If you regularly stop by this column, you may know that Missy and I make a series of holiday light runs across all of Longmont through the holiday season. And if you haven’t dropped in from Andromeda, you know the season for lights and other holiday decor keeps getting earlier and earlier.

Long, long ago, the excitement started on Christmas Eve, kicking off the celebrated “twelve days of Christmas.” In fact, it was considered bad luck to decorate any earlier than Dec. 24.

A few generations ago, that shifted to Thanksgiving.
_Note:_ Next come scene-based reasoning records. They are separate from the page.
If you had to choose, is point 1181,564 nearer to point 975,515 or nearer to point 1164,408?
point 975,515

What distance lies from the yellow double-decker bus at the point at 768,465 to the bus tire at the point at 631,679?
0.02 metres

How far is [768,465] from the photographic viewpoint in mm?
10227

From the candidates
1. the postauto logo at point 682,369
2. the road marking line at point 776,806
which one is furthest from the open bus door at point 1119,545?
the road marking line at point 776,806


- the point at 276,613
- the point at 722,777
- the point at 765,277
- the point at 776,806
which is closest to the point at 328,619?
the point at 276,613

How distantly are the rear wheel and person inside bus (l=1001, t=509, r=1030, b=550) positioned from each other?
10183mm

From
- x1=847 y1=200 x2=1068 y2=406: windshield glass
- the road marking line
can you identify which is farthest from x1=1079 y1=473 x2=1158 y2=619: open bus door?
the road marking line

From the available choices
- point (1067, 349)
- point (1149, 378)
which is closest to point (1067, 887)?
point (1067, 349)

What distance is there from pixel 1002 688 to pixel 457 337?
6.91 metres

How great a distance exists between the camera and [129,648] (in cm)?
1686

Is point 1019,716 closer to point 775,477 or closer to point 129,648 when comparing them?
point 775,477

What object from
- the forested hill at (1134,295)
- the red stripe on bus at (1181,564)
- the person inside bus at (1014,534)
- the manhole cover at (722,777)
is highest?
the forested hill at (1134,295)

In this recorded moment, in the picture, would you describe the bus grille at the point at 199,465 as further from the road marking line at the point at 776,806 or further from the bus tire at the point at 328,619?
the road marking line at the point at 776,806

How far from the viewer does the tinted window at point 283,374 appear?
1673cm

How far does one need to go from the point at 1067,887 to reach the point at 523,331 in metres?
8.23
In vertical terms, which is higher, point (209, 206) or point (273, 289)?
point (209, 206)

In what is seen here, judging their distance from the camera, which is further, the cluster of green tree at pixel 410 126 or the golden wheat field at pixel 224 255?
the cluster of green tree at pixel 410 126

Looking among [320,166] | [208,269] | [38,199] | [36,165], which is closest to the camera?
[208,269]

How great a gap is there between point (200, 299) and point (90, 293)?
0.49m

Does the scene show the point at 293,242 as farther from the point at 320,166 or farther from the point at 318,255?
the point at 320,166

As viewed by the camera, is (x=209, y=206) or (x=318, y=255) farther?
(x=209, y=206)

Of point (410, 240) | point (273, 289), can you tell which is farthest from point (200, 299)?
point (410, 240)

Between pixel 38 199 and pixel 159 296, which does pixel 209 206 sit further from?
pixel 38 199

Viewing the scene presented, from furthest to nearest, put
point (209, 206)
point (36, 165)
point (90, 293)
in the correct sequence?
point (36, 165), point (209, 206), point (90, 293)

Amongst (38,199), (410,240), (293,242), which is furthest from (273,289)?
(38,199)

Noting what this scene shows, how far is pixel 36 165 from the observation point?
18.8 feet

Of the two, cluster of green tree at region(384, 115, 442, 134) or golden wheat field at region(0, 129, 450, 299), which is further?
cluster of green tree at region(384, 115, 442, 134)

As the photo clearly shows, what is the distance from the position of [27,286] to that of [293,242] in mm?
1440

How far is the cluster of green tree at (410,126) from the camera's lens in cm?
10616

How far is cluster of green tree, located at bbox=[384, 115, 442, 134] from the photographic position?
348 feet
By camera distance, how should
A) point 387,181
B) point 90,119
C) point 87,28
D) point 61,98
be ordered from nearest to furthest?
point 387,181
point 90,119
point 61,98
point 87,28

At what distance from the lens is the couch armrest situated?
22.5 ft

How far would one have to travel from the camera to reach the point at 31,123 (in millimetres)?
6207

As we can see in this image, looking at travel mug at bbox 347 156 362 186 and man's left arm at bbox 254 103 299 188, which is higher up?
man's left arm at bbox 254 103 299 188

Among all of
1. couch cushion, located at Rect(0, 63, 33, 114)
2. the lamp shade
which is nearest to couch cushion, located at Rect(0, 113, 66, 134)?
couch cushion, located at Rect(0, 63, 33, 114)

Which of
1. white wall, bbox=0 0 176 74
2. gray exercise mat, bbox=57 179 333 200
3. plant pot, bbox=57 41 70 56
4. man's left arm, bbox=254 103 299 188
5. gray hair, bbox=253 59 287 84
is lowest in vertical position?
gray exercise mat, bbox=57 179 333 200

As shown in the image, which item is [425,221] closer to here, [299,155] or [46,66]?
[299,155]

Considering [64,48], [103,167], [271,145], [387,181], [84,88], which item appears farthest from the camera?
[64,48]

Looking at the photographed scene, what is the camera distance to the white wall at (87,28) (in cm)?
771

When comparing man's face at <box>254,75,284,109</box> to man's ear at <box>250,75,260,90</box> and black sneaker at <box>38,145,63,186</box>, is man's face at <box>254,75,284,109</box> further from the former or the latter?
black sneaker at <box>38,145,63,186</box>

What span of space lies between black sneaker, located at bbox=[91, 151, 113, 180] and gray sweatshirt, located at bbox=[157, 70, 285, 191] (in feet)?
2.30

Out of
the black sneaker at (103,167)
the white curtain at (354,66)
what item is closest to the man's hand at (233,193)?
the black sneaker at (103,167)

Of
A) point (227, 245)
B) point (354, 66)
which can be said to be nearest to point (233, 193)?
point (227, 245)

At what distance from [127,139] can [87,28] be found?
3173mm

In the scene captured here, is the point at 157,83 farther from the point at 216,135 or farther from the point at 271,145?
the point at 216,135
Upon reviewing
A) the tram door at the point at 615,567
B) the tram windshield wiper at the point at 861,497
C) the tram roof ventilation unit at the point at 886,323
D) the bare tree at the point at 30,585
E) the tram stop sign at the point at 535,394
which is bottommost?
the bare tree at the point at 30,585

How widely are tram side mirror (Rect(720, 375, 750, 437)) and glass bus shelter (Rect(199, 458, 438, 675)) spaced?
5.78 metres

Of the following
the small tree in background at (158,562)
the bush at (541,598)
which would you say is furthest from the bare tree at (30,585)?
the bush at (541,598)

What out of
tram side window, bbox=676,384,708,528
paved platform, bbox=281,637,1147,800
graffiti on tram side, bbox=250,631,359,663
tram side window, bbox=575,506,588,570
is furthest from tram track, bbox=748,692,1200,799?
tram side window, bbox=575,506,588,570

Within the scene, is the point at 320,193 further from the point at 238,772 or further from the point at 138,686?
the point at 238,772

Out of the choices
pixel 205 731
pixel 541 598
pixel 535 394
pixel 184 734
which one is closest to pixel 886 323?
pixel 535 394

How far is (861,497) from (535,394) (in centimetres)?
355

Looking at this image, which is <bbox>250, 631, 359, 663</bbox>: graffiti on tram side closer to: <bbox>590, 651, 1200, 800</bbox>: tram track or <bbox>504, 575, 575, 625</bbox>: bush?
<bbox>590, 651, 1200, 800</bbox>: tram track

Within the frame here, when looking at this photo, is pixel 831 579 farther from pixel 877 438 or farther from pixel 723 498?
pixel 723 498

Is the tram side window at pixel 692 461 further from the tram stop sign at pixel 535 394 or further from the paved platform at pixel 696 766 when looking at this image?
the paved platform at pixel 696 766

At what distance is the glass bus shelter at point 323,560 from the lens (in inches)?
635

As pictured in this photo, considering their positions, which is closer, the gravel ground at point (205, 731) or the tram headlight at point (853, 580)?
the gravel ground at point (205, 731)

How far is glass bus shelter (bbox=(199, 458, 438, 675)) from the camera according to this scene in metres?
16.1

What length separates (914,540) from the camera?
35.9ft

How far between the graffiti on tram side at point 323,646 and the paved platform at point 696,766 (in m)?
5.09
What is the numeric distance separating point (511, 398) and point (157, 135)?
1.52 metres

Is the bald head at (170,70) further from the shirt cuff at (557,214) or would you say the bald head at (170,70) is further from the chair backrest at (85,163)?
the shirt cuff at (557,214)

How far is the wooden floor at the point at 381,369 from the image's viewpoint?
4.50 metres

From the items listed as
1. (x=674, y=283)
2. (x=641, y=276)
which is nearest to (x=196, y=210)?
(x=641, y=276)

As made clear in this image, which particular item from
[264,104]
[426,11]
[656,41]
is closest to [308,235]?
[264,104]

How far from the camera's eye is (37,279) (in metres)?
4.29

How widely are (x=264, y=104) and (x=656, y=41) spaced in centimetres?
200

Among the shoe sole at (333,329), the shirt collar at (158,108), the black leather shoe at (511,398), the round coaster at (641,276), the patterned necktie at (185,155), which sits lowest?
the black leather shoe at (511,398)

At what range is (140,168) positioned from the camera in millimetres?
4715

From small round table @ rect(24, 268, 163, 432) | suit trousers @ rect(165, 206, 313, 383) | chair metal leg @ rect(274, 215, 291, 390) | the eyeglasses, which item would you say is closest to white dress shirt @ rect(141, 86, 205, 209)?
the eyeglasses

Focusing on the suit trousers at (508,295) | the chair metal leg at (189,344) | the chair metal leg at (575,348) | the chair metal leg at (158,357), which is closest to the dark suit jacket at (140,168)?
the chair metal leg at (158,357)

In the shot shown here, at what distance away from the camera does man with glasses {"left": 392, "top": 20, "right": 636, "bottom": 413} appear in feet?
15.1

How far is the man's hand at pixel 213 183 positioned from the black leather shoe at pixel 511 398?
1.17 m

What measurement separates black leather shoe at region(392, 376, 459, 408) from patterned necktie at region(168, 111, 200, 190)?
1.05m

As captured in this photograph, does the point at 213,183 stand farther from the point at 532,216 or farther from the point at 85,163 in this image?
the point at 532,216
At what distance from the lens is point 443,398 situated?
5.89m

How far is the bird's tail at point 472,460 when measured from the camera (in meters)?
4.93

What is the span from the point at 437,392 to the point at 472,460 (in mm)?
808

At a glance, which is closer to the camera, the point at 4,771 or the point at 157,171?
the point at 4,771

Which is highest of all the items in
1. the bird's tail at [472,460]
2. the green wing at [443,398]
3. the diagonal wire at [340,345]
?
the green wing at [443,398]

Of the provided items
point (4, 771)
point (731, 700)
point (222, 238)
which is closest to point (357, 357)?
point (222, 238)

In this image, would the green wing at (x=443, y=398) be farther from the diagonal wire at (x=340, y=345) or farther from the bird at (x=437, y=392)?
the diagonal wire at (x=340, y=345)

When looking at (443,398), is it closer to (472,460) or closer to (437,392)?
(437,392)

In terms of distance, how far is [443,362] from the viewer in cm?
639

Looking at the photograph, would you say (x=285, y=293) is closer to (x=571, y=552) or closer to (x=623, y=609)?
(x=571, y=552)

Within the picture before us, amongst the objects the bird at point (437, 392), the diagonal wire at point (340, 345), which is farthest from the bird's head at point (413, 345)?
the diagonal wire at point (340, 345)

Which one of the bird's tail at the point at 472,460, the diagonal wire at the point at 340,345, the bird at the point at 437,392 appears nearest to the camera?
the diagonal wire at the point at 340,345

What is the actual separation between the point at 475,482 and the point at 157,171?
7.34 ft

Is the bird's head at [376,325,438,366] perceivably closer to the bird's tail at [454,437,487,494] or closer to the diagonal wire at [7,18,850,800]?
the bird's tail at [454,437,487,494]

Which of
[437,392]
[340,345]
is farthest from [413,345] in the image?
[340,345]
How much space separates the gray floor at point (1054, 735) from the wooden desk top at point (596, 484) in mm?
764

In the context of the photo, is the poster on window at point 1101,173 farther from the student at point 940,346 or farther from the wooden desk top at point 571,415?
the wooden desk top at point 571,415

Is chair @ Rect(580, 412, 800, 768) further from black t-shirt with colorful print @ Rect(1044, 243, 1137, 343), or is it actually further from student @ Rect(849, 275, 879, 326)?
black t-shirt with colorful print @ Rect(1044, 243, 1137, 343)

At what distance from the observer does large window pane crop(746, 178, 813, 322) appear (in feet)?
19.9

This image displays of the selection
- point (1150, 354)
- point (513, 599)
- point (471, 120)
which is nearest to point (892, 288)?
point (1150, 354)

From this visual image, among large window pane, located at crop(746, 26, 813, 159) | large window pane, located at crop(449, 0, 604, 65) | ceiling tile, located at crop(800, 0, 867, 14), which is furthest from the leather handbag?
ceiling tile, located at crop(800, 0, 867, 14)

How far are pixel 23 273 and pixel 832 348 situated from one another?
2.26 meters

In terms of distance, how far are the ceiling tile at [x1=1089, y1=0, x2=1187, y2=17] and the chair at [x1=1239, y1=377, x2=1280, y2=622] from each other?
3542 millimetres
After a day of good turkey and bad football, it was time to dig out the ladder and start hanging up the roof lights … once you’d shaken off the exhaustion of consuming 10,000 calories in one go, of course.

These days, and especially since the pandemic, it seemed to be fair game any time after Halloween. Our own family’s earliest record is the day after Veterans Day (attention must be paid) but some homes seem to have the clock-change motto of “Spring Forward, Fall Back Into a Blaze of Glory.”

it’s not hard to guess why. In times that feel dark – both literally and metaphorically – it’s natural to reach for all the light we can get. Some studies have even shown that early decorating can lift spirits, tapping into a reservoir of nostalgic feelings.

For myself, I worry a little bit about making the magical mundane. When something special becomes ubiquitous, it risks losing some of its wonder. We start to tune out what’s always there, and it would be a shame to consign something so brilliant to the realm of the ordinary.

But here’s the thing: it’s not a hard boundary. Each of us knows what our heart needs. And if reaching for a strand of colored lights brings you joy at a moment you need it, I’m not going to be the Christmas cop. (Likewise, if reaching for NO lights keeps your soul content, that’s OK, too.)

We all push back the shadows however we can. And anytime we can strengthen joy or ease pain, we’ve made the world a little better – regardless of the season.

That doesn’t require lights on the house. Just lights in the heart, as often as we can kindle them.

So best wishes to you, whether your own seasonal colors are spread across the front lawn or tightly packed in cardboard. Whatever you celebrate, however you do it, may it give you the strength and reassurance you need in the time ahead.

And in a couple of weeks, when Missy and I hit the road at last, we’ll make sure to wave as we go by.